Derrière les idées, on ne peut oublier les hommes. Car c’est bien la bataille entre copéistes et fillonnistes qui se joue aussi. Les deux trains sont déjà lancés à grande vitesse. François Fillon élu député de la 2e circonscription de Paris pour la première fois avec 56,5 % a aussitôt avancé ses pions pour la bataille idéologique et stratégique du leadership de l’UMP : “Nous devons nous renouveler. Le temps du combat pour la reconquête commence.” Ajoutant aussitôt qu’il comptait y prendre une part active. Jean-François Copé, appelant à l’unité de sa famille politique et mettant en garde contre les querelles de personnes, s’est posé en rassembleur et tente au maximum d’éviter de payer l’ensemble des pots cassés de la défaite. Il a tout de suite indiqué qu’il faudrait faire du parti qu’il préside encore pour quelques mois un grand parti “de droite et du centre” pour “constituer une opposition absolue au PS”, en intégrant différentes “sensibilités” dont, bien sûr, il se fera fort d’être le représentant le moment venu.

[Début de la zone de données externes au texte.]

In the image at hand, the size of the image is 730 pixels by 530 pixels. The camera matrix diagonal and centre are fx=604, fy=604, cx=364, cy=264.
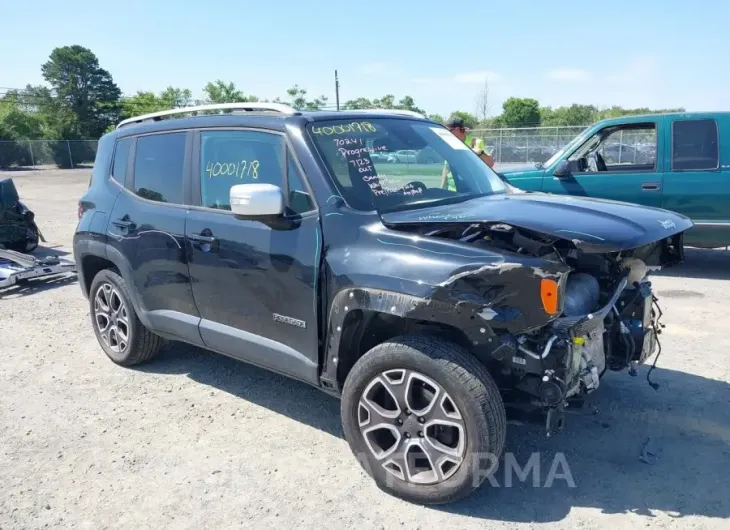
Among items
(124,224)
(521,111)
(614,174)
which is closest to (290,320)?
(124,224)

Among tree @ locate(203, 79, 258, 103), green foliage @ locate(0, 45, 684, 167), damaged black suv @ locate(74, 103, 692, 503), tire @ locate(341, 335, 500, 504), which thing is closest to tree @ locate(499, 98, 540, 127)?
green foliage @ locate(0, 45, 684, 167)

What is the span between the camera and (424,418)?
305cm

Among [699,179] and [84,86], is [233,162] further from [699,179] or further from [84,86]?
[84,86]

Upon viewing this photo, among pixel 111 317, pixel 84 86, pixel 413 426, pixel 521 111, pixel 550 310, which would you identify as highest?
pixel 84 86

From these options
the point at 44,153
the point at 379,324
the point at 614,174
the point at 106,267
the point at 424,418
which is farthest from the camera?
the point at 44,153

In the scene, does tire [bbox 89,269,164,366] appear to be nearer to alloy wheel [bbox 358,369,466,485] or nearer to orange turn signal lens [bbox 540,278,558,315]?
alloy wheel [bbox 358,369,466,485]

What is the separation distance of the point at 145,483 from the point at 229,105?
2517mm

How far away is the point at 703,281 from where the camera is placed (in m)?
7.46

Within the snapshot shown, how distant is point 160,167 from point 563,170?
5.46 m

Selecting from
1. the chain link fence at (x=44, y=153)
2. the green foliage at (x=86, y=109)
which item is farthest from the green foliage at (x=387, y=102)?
the chain link fence at (x=44, y=153)

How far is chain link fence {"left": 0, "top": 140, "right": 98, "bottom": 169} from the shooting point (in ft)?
151

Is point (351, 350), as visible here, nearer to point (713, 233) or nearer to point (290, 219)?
point (290, 219)

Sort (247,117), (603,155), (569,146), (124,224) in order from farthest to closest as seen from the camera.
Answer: (603,155) → (569,146) → (124,224) → (247,117)

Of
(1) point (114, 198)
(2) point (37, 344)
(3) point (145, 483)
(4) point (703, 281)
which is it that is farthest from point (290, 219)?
(4) point (703, 281)
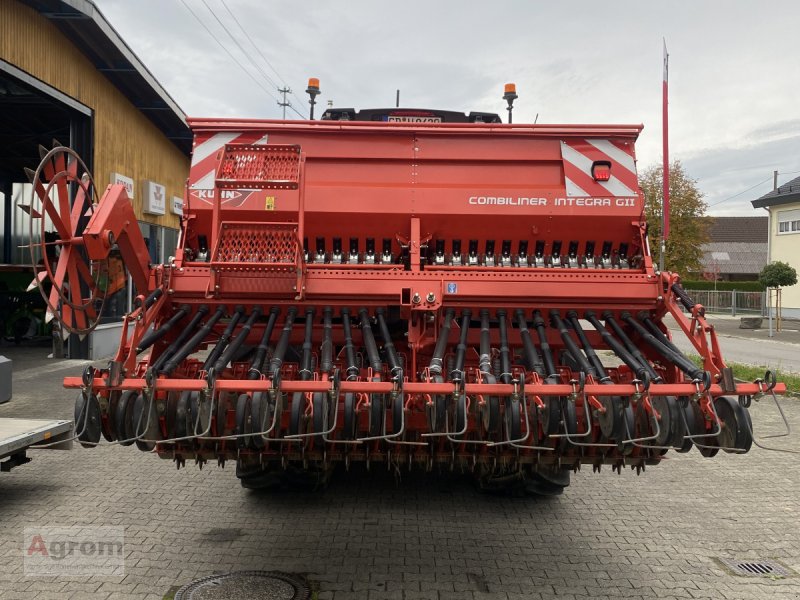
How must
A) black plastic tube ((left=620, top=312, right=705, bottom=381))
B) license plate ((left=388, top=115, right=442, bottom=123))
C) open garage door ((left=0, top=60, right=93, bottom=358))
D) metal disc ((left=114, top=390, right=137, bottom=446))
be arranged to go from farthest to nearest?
open garage door ((left=0, top=60, right=93, bottom=358))
license plate ((left=388, top=115, right=442, bottom=123))
black plastic tube ((left=620, top=312, right=705, bottom=381))
metal disc ((left=114, top=390, right=137, bottom=446))

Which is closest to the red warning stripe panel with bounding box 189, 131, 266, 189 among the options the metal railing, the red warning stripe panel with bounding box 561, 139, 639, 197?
the red warning stripe panel with bounding box 561, 139, 639, 197

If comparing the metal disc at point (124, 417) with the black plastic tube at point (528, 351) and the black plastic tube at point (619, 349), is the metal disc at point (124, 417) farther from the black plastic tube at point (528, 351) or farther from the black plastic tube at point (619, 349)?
the black plastic tube at point (619, 349)

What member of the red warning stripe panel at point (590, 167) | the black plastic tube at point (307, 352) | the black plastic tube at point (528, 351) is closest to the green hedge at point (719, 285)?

Impossible de prendre l’UMP autrement qu’avec cette posture. Alain Juppé et François Fillon ne manqueront pas aussi de vouloir apparaître dans le même rôle. Trois rassembleurs, ça promet ! C’est que la campagne est proche : le congrès va se tenir a priori après les vacances de la Toussaint : le dimanche 11 novembre, jour de l’Armistice (ça tombe bien), ou le dimanche 18 novembre. Tous s’activent déjà, bien qu’officiellement la bataille ne soit censée débuter qu’en septembre.
Premièrement, il y a la ligne Copé, que certains de ses amis à l’UMP qualifient de “buissonniste” “parce que ça plaît aux militants”. En somme, la poursuite de la ligne Sarkozy-Buisson. Car, s’il ne doit pas y avoir d’alliance avec le FN, comme Copé l’a martelé pendant les législatives, il répétait encore avant le second tour :
“Nous avons le devoir de coller au terrain et à la réalité. Le principal ennemi de l’UMP, c’est le politiquement correct, cette capacité qu’on a à Paris d’interdire par décret intellectuel un certain nombre de sujets.”
Stratégie “régionaliser les réponses”
Toujours secrétaire général et très confortablement réélu dans son fief de Meaux avec près de 60 % des suffrages, Jean-François Copé se fait fort de créer le débat. Prenant acte des résultats et de la nouvelle carte électorale, il réfléchit, notamment avec Jean-Pierre Raffarin, à l’idée de proposer un système à l’allemande : “Une ligne politique nationale qui pourrait être nuancée selon les régions pour tenir compte des disparités locales, comme à l’Ouest.” Pour “régionaliser les réponses”. Dès lors, il pourrait y avoir une même “marque”, par exemple aux régionales, pour rassembler des candidats de l’UMP dans l’Ouest sans qu’elle ne se retrouve à l’Est.
“On réfléchit à une forme d’organisation innovante”, commente un proche de Copé, partant du constat qu’il y a aujourd’hui différents FN selon les territoires et donc diverses réponses à y apporter pour l’UMP. “Nicolas Sarkozy avait toujours sous-estimé cette dimension géographique. Pourtant, on ne tient pas les mêmes réunions publiques dans l’Ouest et le Sud-Est.” Un haut dirigeant explique donc que dans le Sud-Est, où le FN est très présent, l’UMP locale est habituée à s’y opposer même si certains discours peuvent être proches.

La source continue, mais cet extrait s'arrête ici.